Filling The Gaps: The Dental Dilemma
Patel: ‘I’m excited and also kind of nervous because getting out into the real world.’
A world that includes up to $100,000 in debt for many students, including junior Kelli Hill.
Hill: ‘The debt thing’s more’ (laughs) you know, it’s kid of in my face right now! I’ve had to borrow pretty much everything ‘ so I see how much money I owe, I don’t see how much money I’ll make yet.’
Administrators worry that some students are shunning dentistry because of the expense of the schooling, equipment, and establishing a practice. And that, they say, will exacerbate what is already a growing shortage of dentists.
Thornton: ‘I think we’re seeing the tip of a huge iceberg.’

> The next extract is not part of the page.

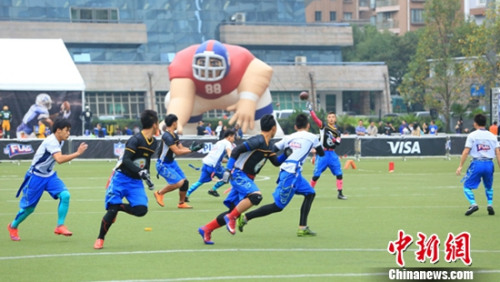 Star in the super bowl to visit the NFL China flag football national finals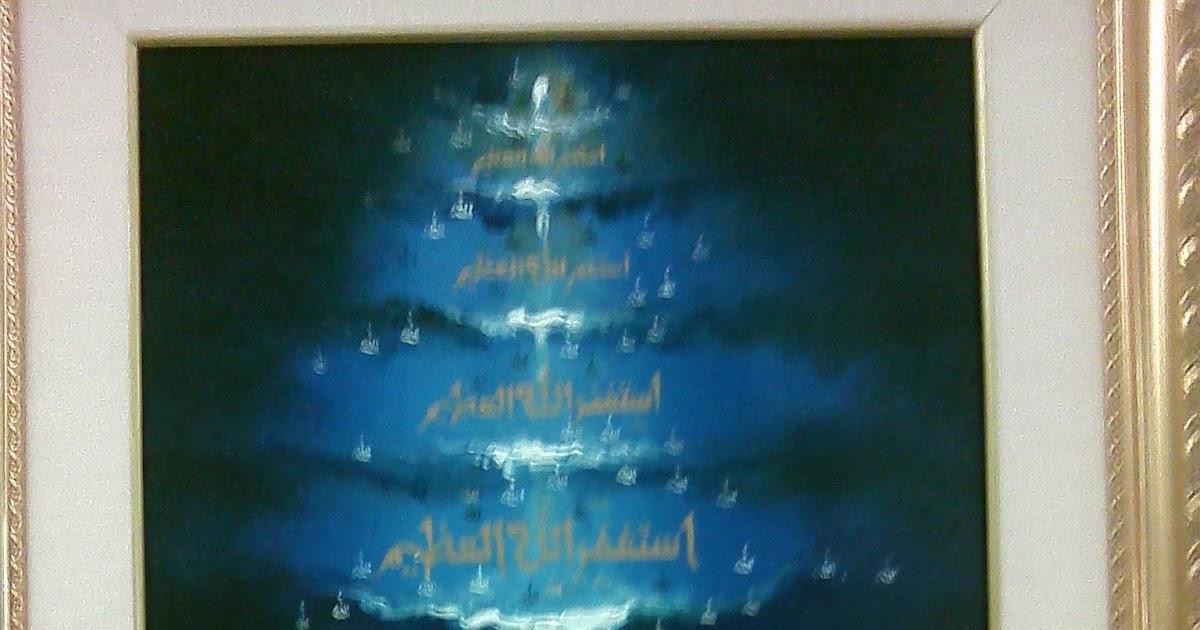 kaligrafi arab I Islam Kaligrafi I Lukisan kaligrafi I ...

John Thornton is chairman of UAB’s pediatric dentistry program. He says as many as 11 percent of rural residents have never been to a dentist. And the U-S Surgeon General estimates 25-million Americans live in areas lacking adequate dental care services.

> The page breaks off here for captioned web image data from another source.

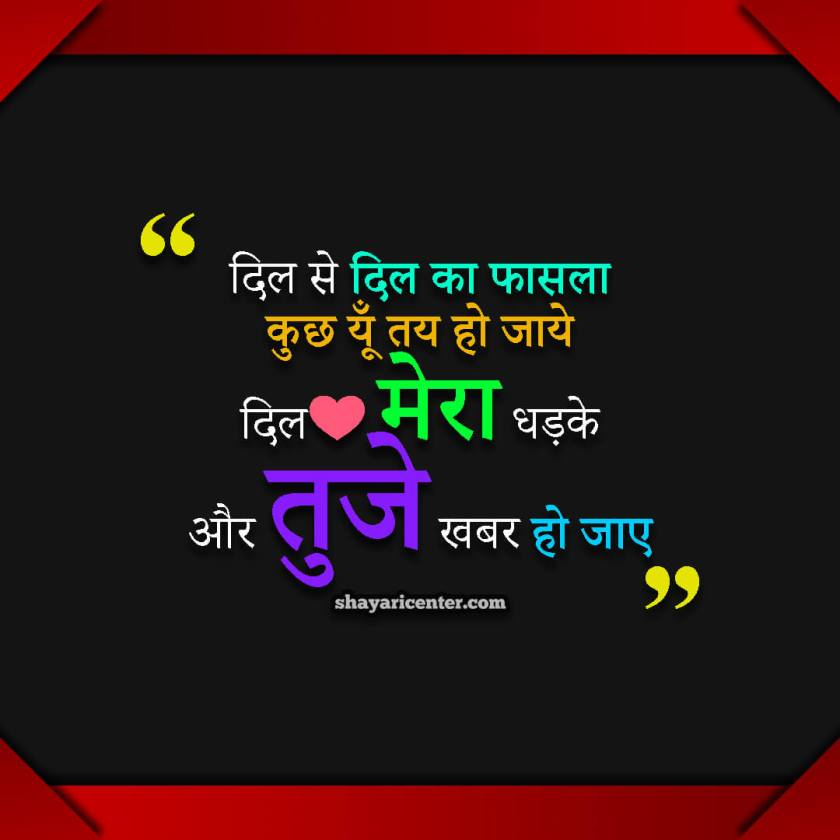 Whatsapp Love Shayari Images Download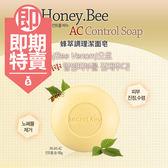 (NG無盒/即期商品) 韓國 Secret Key 蜂萃調理潔面皂 100g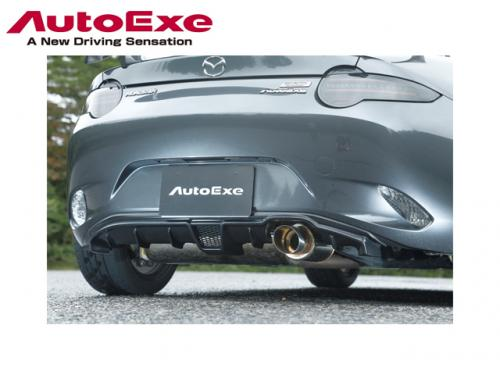 AUTOEXE ND-06S Rear Under Panel 後下巴 MAZDA MX-5 ND 2016-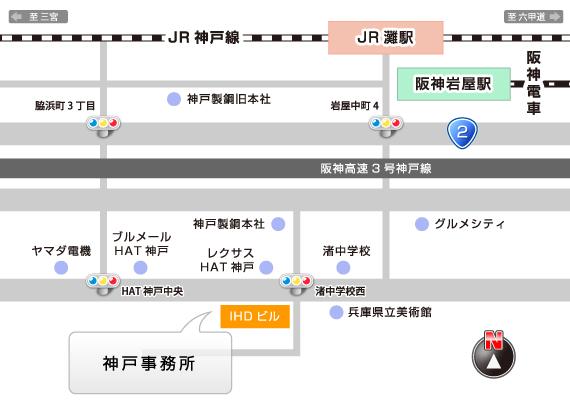 神戸事務所MAP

Thornton: ‘There’s a big crisis looming around the corner and I think in the next ten years it’s going to hit us and we’re going to be amazed at how severe the shortages are going to be.’
The American Dental Association predicts that 20% of current dentists will retire in the next decade and there won’t be enough new dental graduates to fill those gaps. In the 1970’s and early 80’s the government reimbursed dental schools for every student, but that created too many dentists, so the government stopped the reimbursements. Even if the government were to reinstate that program – few schools could handle more students because there isn’t enough faculty to teach them. UAB dental school assistant dean Steven Filler says that’s because the average private practice dentists makes $150,000 a year. But to teach dentistry, expect to make just $65,000.

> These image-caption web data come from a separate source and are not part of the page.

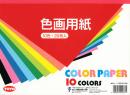 色画用紙A4 10色20枚入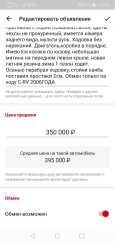 Hyundai i30, 2009 год, 350 000 руб.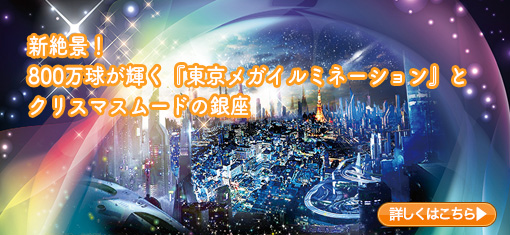 新絶景!800万球が輝く『東京メガイルミネーション』とクリスマスムードの銀座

Filler: ‘They come out with a lot of debt. It’s easier for them to recoup that debt and to make a better living in a private practice world than it is through dental education.’
Dental school administrators want the federal government to reinstate the reimbursements so they can raise faculty salaries. They also suggest forgiving the loans of dentists who practice in rural and inner-city communities ‘ which are hardest hit by the shortage. Focusing more on the science and prevention could also help, says Richard Neiderman. He’s director of Boston’s Forsyth Center for Evidence-based Dentistry. He says if dentists were versed in the latest research in dentistry ‘ if, for instance, they routinely treated cavities as infections rather than simply drilling and filling ‘ they would increase their efficiency.
Neiderman: ‘Currently, dentists have in their practice about 2,000 patients. Were they to implement evidence-based methods they could have about 5,000 patients in their practice, treating the patients most in need with the intervention and treat the rest of the patients with the prevention’. Double their income and patients would have increased access to care. So it could be a win-win.’
But even if dentists were willing, insurers would need to reassess how they value dentist’s time ‘ making consultation and preventive procedures more lucrative’. An idea some insurers have been slow to embrace.